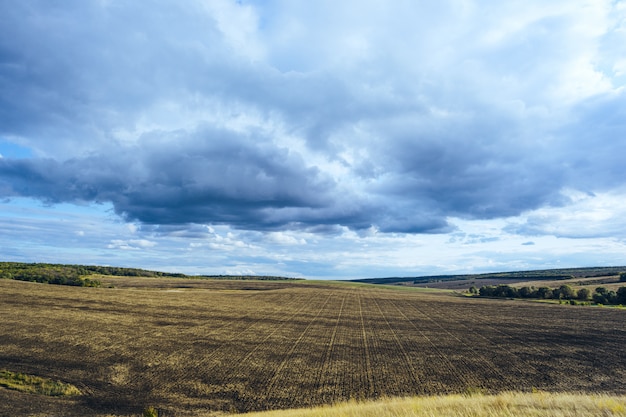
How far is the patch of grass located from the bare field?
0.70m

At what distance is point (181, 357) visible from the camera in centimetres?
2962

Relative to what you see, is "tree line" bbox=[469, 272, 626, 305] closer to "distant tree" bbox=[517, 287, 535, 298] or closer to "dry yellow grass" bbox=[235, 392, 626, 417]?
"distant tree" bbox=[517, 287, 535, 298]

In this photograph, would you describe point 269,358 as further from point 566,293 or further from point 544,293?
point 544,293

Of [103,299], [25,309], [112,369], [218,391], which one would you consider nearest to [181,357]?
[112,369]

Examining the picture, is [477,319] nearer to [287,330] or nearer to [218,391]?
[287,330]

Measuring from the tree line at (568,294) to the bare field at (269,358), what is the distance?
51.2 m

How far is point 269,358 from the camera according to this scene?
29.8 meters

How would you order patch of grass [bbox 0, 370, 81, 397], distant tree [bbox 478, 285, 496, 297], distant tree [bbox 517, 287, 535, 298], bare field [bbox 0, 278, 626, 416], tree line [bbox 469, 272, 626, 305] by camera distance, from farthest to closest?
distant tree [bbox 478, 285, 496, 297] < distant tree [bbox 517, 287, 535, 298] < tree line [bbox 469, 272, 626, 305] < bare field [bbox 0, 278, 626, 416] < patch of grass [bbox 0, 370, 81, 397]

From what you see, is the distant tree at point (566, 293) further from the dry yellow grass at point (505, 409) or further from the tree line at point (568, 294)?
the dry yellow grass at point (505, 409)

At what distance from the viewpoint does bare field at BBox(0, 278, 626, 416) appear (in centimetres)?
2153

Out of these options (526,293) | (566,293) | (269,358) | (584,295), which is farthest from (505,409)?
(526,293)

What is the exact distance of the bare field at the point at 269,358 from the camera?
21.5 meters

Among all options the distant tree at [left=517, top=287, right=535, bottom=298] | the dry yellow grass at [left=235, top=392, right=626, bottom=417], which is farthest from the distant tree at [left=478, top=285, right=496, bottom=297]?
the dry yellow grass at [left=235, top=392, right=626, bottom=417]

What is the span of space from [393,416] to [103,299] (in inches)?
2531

.....

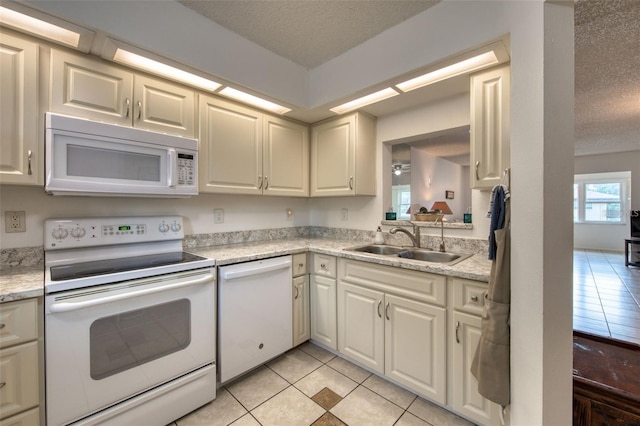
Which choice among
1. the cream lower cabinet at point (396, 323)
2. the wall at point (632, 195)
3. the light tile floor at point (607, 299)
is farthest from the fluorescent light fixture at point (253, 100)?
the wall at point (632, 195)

.....

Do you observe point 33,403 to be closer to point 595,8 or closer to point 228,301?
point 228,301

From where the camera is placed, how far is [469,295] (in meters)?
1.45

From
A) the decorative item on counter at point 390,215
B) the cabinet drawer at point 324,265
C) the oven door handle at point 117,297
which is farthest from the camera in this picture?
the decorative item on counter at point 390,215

.....

Exercise instructions
Copy everything from the line containing "How far is point" down to the line containing "29.8 meters" in the records above, swapping "camera" for "viewer" and keeping all else the same.

Result
How far is point 269,358 from the viewer according to this scene?
29.8 meters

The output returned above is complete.